Of course, some key developers will always be tied up with customer requests or urgent bug fixes. But thanks to Alex’s new approach, there’s now always someone ready to step in — ensuring that we can respond to community contributions “within a reasonable time”, as the MoU indicates.

As you can imagine, this requires a fair amount of behind-the-scenes coordination and effort. We’ll return to this topic in future updates.

On another note, we’ve taken active steps to bring more community input into our roadmap planning.

While community voting has long been a feature in the MariaDB issue tracker (Jira), it has often been overlooked in the past. To change that — and to gain clearer insight into what the community truly values — we’re now encouraging users to vote on feature requests.

Robert Silén outlines the initiative in his recent blog post: Give MariaDB Jira votes and comments. If you care about a particular feature, now is the time to make your voice heard!

3. Outreach: Evangelise the current and potential users to drive adoption!

The biggest event in March was CloudFest in Rust, Germany — and once again, MariaDB made its presence felt.

For the third year in a row, our founder Michael “Monty” Widenius attended, joined this time by our CEO Anna Widenius and VP of Engineering Vicentiu Ciorbaru.

As tradition has it, Monty served up some of his signature Irish Coffees, much to the delight of select CloudFest attendees — a small ritual that seems to grow in popularity each time.
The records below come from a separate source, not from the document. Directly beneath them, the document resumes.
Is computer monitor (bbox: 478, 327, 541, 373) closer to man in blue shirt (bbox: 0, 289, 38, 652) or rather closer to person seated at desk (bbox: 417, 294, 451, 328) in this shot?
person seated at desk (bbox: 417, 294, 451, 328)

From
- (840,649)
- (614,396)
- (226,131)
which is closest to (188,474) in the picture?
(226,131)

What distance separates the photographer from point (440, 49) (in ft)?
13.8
Meanwhile, Anna has been working on refining our sponsorship benefits, with a particular focus on the Silver tier. Discussions at CloudFest proved valuable, and we expect to share more on this in our April update.

4. Vectors & AI: Bring in new users to MariaDB Server!
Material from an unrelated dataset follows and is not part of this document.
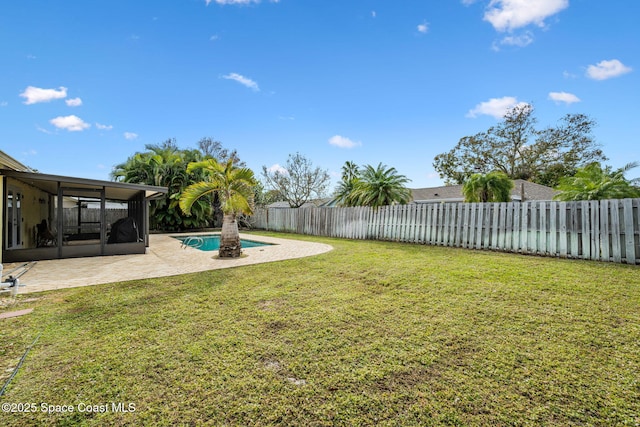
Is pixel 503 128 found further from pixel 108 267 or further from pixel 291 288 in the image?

We kicked off a MariaDB AI RAG hackathon using MariaDB Vector, as introduced in Robert Silén’s blog: Join our AI Hackathon with MariaDB Vector.
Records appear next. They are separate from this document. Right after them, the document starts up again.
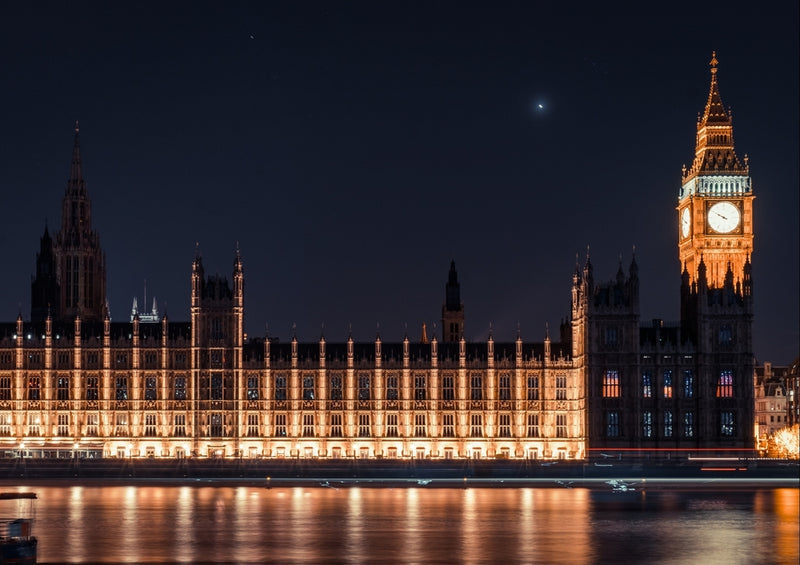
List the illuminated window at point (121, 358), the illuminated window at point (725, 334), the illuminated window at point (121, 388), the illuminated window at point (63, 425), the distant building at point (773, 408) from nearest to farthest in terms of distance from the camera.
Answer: the illuminated window at point (725, 334)
the illuminated window at point (63, 425)
the illuminated window at point (121, 388)
the illuminated window at point (121, 358)
the distant building at point (773, 408)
The hackathon leads up to the Helsinki Python meetup, which the Foundation will be hosting in May. By the end of March, we had already received several submissions — thanks in large part to the energy and publicity from the awesome Helsinki Python community.

Check out Robert’s follow-up posts:

5. Enable MySQL users to use MariaDB even more easily!

We live in a world where national interests intertwine with IT vendor interests. Interest is currently booming in “European Alternatives“. In the blog MariaDB, an Open Source Alternative, I noted that MariaDB Server is unaffected by considerations related to protectionism. “In fact, choosing Open Source protects the user – an individual, an organisation, or a government – from protectionism itself.

6. MariaDB for Universities Program: Support database tuition with MariaDB!

Last but not least, we finally got the kickoff contribution that I have been dreaming of since we first had the idea in 2019, about working with universities. Let me quote from the MoU:

  • The Corporation will release basic training materials for noncommercial use under the CC BY-NC-SA 4.0 license and grants the Foundation the rights (consents) to use the MariaDB trademark in the “MariaDB for Universities Program” designation.
  • Once the training materials are released, the Foundation shall launch the “MariaDB for Universities Program”, with the primary goal to further the usage of MariaDB Server as a sample relational database in academic lectures in universities, and the secondary goal of giving all MariaDB developers and users access to quality training materials when learning RDBMS concepts, SQL syntax and DBA skills 
  • The Foundation shall release the lecture materials on GitHub in an open format (such as markdown) and facilitate the creation of an active community of contributors to the training materials.

You’ll hear more about this in April, once we’ve gone live with the materials. Anyway – big thanks to MariaDB plc for the initial spark!